# Jesse Pinkman



## Nygiants77 (Jan 15, 2013)

I'm not sure if anybody here watches the TV show breaking bad. It is a very entertaining show but last night on the series finale Jesse (a very troubled young man) made a beautiful wooden box in his dreams. I believe the box had dovetails and chamfers and could have been made out of maple and walnut. It was so odd to see him woodworking but I've been thinking about making a replica alllll night it even woke me up early haha. I'm trying to find a picture to upload but i cant seem to find any on the net yet since it just aired last night but maybe later. Well so long to the breaking bad series it ended great!


----------



## superstretch (Jan 10, 2011)




----------



## Nygiants77 (Jan 15, 2013)

yea! Thanks Dan that's it!


----------



## superstretch (Jan 10, 2011)

It wasn't the first time Jesse shared something regarding woodworking.. http://breakingbad.wikia.com/wiki/Kafkaesque


----------



## Nygiants77 (Jan 15, 2013)

That's true but I guess actually seeing him do it got me excited. You wouldn't really expect much from him.


----------



## ausworkshop (Apr 5, 2013)

I'm glad I'm not the only one who can't stop thinking about that box after watching the show. I wanna know who made the box used in that scene. You don't see much of it but it looked like end grain joined to side grain which doesn't really allow for any wood movement and usually as a general rule in woodworking this should be avoided but who knows. It seems like mortise and tenon with pegs.I would have to see better pics to have a better understanding of how it went together. Was a great scene though. Any better pics? I wonder who they got to make it? I've been asked to make boxes for use in movies but they never wanna pay me for my time and I can't work for nothing. They just hope that the satisfaction of having my box on the big screen is enough. I can't make a living from that though. I would have done it for Breaking Bad though.  Awesome series!


----------



## Nygiants77 (Jan 15, 2013)

I know your pain a lot of people wants custom, beautiful work for big box made in china prices I'll pass. I've been watching boardwalk empire and the woodwork in that show is amazing as well. The main characters are rich though so totally different but its still admirable.


----------



## renners (Apr 9, 2010)

It wasn't a dream, it was a memory. He made the box to give to his mom but sold it to buy some meth. He talks about it at the rehab group in Series 3. Great TV show, one of the best ever.


----------



## ausworkshop (Apr 5, 2013)

I think he says Peruvian Walnut inlayed with Zebra Wood. Fitted with pegs, no screws. Finished with Tung Oil. He traded it for an ounce of weed. 
Here's the episode where he talks about it. 

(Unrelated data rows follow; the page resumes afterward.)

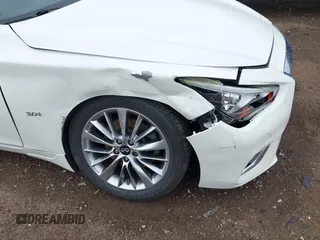 2018 Infiniti Q50 Luxe z VIN JN1EV7AR3JM445195, wystawiony jako IAAI lot #42228587 z przebiegiem 122 575 mil mil oraz . Historia ofert i sprzedaży dostępna na DreamBid. Obrazek 6.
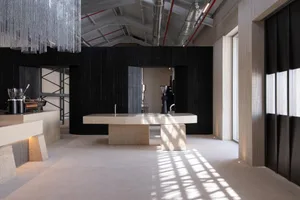A modern kitchen with a marble counter and metal sink, featuring a black and white color scheme and natural light from a window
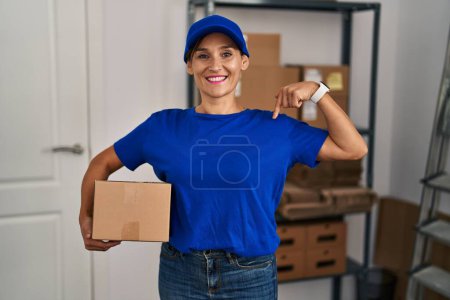 Foto de Middle age brunette woman working wearing delivery uniform and cap looking confident with smile on face, pointing oneself with fingers proud and happy. - Imagen libre de derechos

I wonder if the real box maker is a member of this forum? Chime in if your out there, would love to see some pictures. I love watching Boardwalk Empire as well just to see the woodwork, i usually can't follow the storyline coz my mind wanders and I start thinking about woodwork. Game of Thrones as well. Makes me wanna make medieval style boxes. Its funny where you get your inspiration from.

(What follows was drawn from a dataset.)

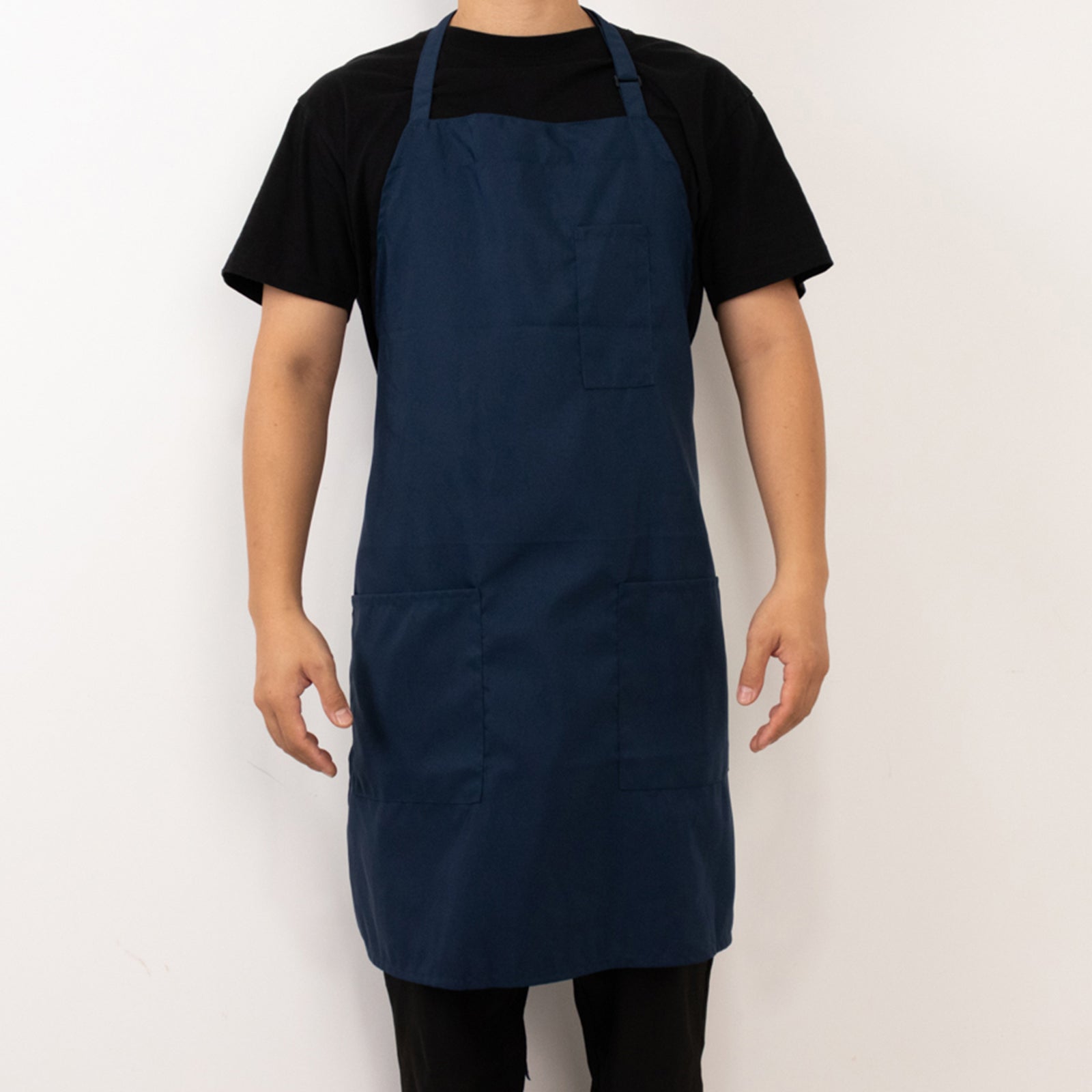Navy blue premium polyester chef apron with adjustable neck and two pockets.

Luckily there are still enough people out there willing to pay for quality work. the trick is to stay strong, never lower your prices just to get a job, if a customer doesn't wanna pay the high price just wait and the next one to come along will be willing to pay. Selling work for low prices doesn't help any of us. I'm making a small box at the moment, a custom made one off selling for about $1500, the customer can't wait to get it. Its taking me a long time to finish though.


----------



## Nygiants77 (Jan 15, 2013)

Funny that you mention Game of Thrones. I love that show as well I've been wanting to make my own personal throne but I'll put it off until I learn alot more about wood carving.


----------



## 7Footer (Jan 24, 2013)

Man Stretch is on the ball! I always liked how BB would reference things from several episodes / seasons past, really makes you think. I also like how at the beginning of most episodes they show something either from the future or past as well. Kind of sad to see that show come to an end, but at least they did it proper. In the beginning thought Jesse was such a punk d-bag, but he quickly became one of my favorites (I think Saul was probably my favorite).

But man that was cool that they showed the scene of him making the box, I had even forgotten that he talked about that box in the group meeting during the Kafkaesque meeting, good work there guys!

I have not gotten into Game of Thrones but plan on it eventually. I'm not a huge zombie fan, but I just started watching The Walking Dead and am completely hooked, they also do something similar to BB by showing a future/past scene at the beginning of most episodes, that show will hook you in quick though, it extremely well written, I'm only a couple episodes into season 2. Haven't seen any woodworking yet though!


----------



## Nygiants77 (Jan 15, 2013)

I love the walking dead too. I cant wait until it comes back in a few weeks but I'm pretty sure there's no woodworking in that one. All these tv shows I need to go woodwork lol!!


----------